Hospital may need to comply with increased hygiene standards
Rügen patients insufficient hygiene in the hospital, they must prove this. However, if they point out particular risks, the hospital must demonstrate that it has complied with the associated hygiene standards, as the Federal Court of Justice (BGH) in Karlsruhe ruled in a recent decision of 16 August 2016 (Ref .: VI ZR 634/15 ). (Image: Kzenon / fotolia.com)
In this particular case, the then 36-year-old patient in Lower Saxony had been operated on because of a so-called tennis elbow on the elbow. The wound was inflamed several times and reopened three times in follow-up operations. Final success did not bring that: The patient suffers today to movement restrictions and pain.

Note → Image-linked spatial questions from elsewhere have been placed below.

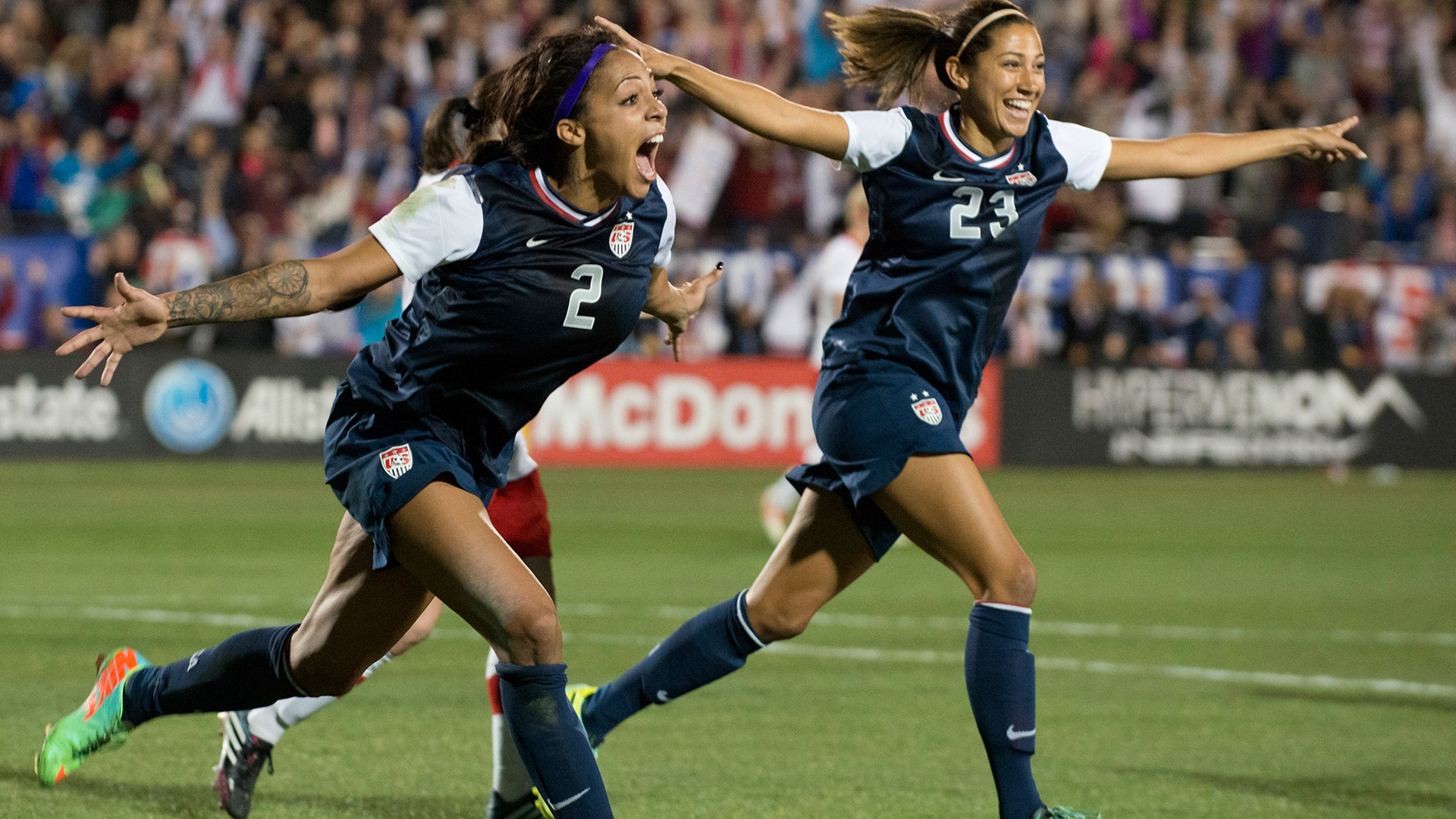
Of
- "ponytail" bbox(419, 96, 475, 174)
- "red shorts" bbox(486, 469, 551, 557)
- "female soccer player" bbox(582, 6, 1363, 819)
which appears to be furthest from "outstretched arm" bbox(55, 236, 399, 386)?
"ponytail" bbox(419, 96, 475, 174)

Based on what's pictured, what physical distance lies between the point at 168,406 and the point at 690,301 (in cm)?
1375

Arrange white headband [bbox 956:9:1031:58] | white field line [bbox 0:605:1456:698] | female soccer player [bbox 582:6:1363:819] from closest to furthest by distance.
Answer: female soccer player [bbox 582:6:1363:819]
white headband [bbox 956:9:1031:58]
white field line [bbox 0:605:1456:698]

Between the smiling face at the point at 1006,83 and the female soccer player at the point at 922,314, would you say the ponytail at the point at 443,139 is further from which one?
the smiling face at the point at 1006,83

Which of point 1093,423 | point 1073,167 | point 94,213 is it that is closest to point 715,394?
point 1093,423

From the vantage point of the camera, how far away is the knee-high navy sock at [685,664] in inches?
209

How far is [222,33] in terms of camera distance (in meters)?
20.6

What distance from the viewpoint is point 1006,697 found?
4680 mm

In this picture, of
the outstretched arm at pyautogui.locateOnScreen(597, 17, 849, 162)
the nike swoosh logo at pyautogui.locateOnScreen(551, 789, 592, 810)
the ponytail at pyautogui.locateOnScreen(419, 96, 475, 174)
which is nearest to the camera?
the nike swoosh logo at pyautogui.locateOnScreen(551, 789, 592, 810)

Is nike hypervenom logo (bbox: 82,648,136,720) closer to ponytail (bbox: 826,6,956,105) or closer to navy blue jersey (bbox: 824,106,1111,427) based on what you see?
navy blue jersey (bbox: 824,106,1111,427)

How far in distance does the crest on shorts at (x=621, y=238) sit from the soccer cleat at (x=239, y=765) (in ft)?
5.96

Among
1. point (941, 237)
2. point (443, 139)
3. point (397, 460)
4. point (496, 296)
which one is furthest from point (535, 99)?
point (443, 139)

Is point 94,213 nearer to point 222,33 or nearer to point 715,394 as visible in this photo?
point 222,33

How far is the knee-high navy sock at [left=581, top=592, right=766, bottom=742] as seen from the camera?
5320 millimetres

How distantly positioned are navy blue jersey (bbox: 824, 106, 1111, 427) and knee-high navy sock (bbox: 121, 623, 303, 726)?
5.98ft
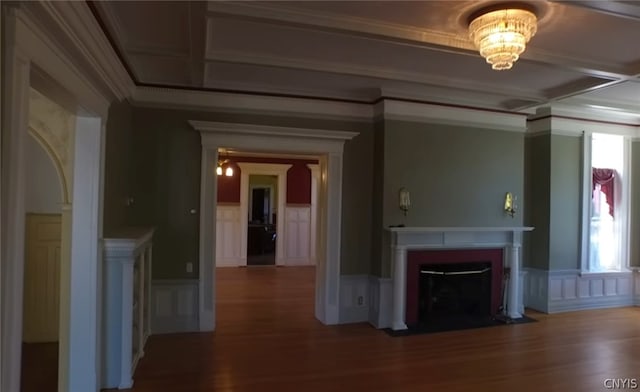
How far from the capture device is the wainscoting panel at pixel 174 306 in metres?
4.51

For this he makes a hygiene error of the hospital responsible. He was in the room with another patient who had an infected knee injury. The wound was not healed, because the doctors apparently "did not get the germ right".
With his complaint, the patient said the hospital must prove that there was no hygiene problem.

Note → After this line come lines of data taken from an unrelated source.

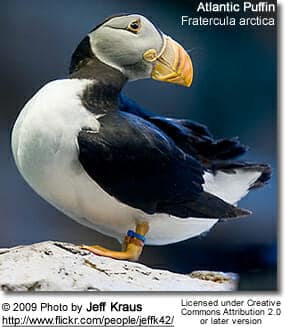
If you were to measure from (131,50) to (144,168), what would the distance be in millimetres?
170

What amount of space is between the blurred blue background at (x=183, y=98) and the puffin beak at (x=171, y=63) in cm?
2

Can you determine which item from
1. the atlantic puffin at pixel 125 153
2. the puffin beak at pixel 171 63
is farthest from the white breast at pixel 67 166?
the puffin beak at pixel 171 63

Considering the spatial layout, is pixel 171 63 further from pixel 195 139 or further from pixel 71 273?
pixel 71 273

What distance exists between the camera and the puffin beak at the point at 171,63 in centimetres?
94

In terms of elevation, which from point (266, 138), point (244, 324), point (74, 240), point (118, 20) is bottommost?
point (244, 324)

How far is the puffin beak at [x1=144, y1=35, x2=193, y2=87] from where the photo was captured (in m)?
0.94

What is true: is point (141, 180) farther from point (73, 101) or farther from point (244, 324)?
point (244, 324)

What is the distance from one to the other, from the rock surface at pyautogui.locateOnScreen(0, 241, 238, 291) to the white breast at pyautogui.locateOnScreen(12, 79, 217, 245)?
0.05m

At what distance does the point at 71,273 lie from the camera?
900 mm

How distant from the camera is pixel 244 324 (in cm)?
94

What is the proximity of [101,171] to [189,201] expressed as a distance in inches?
5.4

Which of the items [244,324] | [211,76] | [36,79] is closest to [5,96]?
[36,79]

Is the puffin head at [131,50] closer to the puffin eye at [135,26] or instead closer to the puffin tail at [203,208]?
the puffin eye at [135,26]

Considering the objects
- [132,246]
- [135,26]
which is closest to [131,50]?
[135,26]
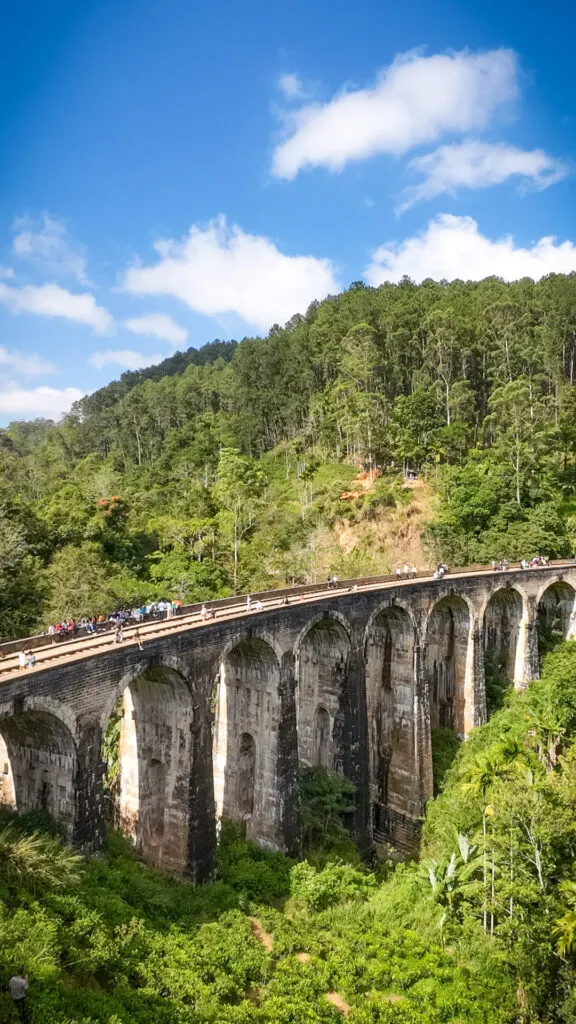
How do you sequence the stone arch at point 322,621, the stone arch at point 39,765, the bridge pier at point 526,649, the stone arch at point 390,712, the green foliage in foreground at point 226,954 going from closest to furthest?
the green foliage in foreground at point 226,954 < the stone arch at point 39,765 < the stone arch at point 322,621 < the stone arch at point 390,712 < the bridge pier at point 526,649

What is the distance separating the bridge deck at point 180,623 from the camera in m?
16.3

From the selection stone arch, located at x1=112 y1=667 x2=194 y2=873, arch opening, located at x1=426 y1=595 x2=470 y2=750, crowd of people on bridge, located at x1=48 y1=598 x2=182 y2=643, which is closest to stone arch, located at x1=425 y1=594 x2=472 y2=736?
arch opening, located at x1=426 y1=595 x2=470 y2=750

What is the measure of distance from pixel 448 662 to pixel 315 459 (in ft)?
114

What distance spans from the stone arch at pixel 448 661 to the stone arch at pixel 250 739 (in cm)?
1498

According to the Federal Court of Justice (BGH), there are "fully controllable risks" in which the hospital or the doctor's office always has to explain that there were no mistakes. Conversely, there are risks associated with the "uncertainties of the human organism". Because, therefore, an error-free treatment in individual cases can be unsuccessful, here lies the burden of proof for errors in the patient.

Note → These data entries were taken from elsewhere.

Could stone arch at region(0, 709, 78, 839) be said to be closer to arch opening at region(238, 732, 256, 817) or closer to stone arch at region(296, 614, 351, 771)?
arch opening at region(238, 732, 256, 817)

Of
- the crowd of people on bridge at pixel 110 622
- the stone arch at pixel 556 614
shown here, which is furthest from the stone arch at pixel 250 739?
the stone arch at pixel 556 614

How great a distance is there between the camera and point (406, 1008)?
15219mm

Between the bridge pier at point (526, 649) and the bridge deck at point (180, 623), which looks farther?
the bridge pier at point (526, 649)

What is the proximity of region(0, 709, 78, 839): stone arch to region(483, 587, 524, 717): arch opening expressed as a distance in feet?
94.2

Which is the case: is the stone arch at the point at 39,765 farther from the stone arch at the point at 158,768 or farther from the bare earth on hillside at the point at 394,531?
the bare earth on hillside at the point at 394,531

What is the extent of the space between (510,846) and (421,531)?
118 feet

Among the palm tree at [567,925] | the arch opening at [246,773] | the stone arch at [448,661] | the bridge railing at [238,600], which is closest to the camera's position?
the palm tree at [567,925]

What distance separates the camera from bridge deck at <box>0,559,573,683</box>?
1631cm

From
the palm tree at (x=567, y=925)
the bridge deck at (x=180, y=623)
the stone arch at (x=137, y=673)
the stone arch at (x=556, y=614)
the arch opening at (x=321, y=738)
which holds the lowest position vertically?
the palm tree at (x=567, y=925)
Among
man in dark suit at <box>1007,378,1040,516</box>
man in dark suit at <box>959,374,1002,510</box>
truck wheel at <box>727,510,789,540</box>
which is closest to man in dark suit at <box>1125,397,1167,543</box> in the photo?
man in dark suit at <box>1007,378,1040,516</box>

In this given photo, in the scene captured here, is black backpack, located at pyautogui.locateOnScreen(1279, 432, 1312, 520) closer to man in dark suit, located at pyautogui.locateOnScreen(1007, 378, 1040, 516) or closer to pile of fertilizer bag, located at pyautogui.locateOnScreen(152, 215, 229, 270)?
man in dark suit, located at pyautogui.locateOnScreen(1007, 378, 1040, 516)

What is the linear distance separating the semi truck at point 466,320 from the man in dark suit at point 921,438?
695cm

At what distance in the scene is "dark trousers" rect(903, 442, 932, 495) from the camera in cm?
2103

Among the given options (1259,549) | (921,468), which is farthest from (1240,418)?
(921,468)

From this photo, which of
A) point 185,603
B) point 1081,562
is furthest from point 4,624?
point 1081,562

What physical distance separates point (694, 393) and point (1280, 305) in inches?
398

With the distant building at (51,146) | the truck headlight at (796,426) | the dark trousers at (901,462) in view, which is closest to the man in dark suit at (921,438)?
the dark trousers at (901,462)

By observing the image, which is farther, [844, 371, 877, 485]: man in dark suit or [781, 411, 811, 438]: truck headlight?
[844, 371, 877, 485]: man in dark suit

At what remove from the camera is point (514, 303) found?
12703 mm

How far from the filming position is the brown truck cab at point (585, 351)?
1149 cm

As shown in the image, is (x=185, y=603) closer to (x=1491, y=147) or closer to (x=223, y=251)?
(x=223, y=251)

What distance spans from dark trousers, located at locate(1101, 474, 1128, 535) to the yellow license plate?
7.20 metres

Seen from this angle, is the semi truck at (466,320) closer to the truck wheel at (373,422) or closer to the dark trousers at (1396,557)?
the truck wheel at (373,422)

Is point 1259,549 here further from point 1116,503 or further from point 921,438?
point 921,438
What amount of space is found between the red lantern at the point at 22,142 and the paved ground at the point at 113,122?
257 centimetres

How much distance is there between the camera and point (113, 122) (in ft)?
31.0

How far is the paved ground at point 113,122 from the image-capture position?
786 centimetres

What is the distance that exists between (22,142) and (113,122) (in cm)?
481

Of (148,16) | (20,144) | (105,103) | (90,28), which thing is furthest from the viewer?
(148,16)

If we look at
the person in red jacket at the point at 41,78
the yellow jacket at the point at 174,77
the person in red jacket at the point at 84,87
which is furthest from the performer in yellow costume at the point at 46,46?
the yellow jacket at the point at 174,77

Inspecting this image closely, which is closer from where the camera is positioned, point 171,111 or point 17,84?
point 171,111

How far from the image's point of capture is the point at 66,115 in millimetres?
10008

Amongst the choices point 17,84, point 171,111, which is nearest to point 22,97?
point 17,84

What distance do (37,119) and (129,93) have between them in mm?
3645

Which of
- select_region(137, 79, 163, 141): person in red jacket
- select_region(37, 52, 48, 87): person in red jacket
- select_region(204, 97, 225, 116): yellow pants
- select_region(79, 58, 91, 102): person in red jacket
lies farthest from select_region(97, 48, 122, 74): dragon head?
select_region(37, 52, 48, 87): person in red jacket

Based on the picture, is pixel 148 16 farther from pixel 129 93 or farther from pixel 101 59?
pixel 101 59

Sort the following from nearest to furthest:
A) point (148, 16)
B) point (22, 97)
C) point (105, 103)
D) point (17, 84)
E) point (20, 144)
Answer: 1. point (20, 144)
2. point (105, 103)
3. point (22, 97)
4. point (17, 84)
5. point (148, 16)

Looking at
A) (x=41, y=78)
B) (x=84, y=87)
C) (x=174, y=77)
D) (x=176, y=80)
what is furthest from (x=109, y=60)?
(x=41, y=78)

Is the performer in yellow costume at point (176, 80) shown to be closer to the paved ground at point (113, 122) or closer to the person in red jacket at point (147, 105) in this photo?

With its new resolution, the BGH has now made it clear that hospital hygiene is only part of the "fully controllable risks". This applies, for example, to the purity of the disinfectants used, the sterility of infusion fluids or the transmission of germs by the hospital staff. "All these cases have in common that objectively there is a danger whose source is determined in each case and therefore can be excluded with certainty."
In the case of "unexplained source of infection", on the other hand, the burden of proof initially lies with the patient. In this particular case, it is about a germ that can be found in every human being. He could therefore also come from the patient himself or from a visitor.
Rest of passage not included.